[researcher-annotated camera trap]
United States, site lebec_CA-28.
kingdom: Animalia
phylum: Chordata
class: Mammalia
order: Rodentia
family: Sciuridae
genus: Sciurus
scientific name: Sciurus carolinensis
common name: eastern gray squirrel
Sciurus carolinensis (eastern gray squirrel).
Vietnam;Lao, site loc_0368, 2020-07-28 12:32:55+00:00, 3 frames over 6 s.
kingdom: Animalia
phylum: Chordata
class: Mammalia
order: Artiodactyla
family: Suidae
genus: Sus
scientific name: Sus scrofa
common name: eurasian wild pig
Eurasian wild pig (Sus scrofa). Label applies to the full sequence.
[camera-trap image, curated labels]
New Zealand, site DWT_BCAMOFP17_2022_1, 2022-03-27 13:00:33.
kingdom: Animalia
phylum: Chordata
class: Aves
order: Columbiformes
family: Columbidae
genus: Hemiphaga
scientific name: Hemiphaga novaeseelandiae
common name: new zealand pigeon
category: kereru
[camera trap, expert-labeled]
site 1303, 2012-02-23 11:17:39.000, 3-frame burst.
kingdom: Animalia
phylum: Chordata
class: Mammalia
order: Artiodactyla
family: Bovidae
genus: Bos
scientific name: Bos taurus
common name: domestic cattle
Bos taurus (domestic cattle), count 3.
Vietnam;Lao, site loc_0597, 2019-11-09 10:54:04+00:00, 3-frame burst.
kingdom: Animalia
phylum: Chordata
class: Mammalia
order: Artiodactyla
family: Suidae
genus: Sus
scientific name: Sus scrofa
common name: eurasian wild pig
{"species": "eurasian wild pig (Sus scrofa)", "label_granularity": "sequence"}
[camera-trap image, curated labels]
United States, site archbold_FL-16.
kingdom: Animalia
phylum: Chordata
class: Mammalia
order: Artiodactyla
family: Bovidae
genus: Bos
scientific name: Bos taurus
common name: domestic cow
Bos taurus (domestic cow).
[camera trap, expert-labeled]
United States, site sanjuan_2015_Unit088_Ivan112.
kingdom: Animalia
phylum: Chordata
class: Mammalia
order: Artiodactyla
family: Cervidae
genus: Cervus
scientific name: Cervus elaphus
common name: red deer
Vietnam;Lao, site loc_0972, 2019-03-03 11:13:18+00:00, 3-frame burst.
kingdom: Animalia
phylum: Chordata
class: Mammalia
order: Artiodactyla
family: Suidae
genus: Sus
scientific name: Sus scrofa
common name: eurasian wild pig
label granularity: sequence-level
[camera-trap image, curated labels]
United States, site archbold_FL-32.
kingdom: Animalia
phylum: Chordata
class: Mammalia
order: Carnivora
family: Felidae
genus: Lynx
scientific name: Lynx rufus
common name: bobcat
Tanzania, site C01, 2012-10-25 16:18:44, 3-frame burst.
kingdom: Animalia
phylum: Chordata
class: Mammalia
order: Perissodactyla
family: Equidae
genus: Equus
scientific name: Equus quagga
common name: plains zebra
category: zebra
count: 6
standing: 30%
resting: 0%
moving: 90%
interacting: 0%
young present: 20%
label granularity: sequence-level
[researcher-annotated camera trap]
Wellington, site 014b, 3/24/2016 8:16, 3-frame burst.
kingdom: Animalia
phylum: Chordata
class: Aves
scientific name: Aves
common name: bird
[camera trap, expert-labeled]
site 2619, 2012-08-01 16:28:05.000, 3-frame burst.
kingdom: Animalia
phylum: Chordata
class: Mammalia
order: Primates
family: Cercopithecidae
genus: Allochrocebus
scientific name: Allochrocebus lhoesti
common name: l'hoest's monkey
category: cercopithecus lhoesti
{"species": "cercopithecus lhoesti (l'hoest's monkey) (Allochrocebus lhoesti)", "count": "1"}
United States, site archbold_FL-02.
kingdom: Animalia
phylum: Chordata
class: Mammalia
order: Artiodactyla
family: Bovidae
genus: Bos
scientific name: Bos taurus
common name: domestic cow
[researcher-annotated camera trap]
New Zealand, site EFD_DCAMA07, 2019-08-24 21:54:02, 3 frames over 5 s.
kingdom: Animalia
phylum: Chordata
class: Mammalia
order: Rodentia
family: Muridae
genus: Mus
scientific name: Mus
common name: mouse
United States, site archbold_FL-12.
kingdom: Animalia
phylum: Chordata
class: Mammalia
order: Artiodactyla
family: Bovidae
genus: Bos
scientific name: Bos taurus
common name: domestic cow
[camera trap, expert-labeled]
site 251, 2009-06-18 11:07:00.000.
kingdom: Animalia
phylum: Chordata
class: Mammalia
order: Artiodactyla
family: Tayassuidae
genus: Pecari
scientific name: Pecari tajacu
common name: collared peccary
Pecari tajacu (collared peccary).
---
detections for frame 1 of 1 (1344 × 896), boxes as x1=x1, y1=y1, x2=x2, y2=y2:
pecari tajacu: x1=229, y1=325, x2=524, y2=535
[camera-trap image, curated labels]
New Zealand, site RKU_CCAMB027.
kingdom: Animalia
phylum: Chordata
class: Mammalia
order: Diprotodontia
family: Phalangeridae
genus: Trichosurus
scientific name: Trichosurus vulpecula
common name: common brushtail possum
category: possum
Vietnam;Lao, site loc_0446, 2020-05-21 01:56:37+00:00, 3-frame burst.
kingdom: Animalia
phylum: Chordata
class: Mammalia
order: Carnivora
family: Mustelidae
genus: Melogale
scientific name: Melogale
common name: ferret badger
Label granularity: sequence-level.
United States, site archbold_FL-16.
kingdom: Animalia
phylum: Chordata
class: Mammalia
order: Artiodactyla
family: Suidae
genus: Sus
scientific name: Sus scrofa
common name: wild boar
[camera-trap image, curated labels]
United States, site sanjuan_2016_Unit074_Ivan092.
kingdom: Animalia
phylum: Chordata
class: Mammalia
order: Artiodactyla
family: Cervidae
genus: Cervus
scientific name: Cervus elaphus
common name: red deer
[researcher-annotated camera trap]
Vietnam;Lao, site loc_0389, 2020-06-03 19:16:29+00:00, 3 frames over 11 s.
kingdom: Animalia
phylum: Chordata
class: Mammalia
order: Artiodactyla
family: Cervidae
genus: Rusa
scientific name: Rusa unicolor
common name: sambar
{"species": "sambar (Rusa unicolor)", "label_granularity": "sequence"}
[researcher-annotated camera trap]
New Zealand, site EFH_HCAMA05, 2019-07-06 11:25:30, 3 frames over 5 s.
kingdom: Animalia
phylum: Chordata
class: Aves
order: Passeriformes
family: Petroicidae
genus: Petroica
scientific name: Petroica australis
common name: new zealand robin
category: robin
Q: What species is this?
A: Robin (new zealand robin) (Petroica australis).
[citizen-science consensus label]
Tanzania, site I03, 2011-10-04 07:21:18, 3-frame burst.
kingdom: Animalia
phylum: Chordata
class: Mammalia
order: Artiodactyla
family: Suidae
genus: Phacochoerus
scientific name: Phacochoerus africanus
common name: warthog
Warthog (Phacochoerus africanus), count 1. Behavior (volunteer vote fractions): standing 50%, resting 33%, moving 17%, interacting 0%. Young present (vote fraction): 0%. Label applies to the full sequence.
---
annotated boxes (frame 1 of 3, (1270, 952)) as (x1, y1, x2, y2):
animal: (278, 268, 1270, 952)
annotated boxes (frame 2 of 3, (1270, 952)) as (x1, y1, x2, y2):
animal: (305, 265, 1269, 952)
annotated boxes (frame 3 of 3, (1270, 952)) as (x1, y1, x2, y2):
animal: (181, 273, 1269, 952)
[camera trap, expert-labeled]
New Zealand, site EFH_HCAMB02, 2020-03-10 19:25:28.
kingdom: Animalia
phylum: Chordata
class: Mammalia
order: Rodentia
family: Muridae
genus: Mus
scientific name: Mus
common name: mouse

▶ [Activity]: Whenever the word "category" shows up in a line of the entries, list that line.

▶ [Expected output]:
category: kereru
category: zebra
category: cercopithecus lhoesti
category: possum
category: robin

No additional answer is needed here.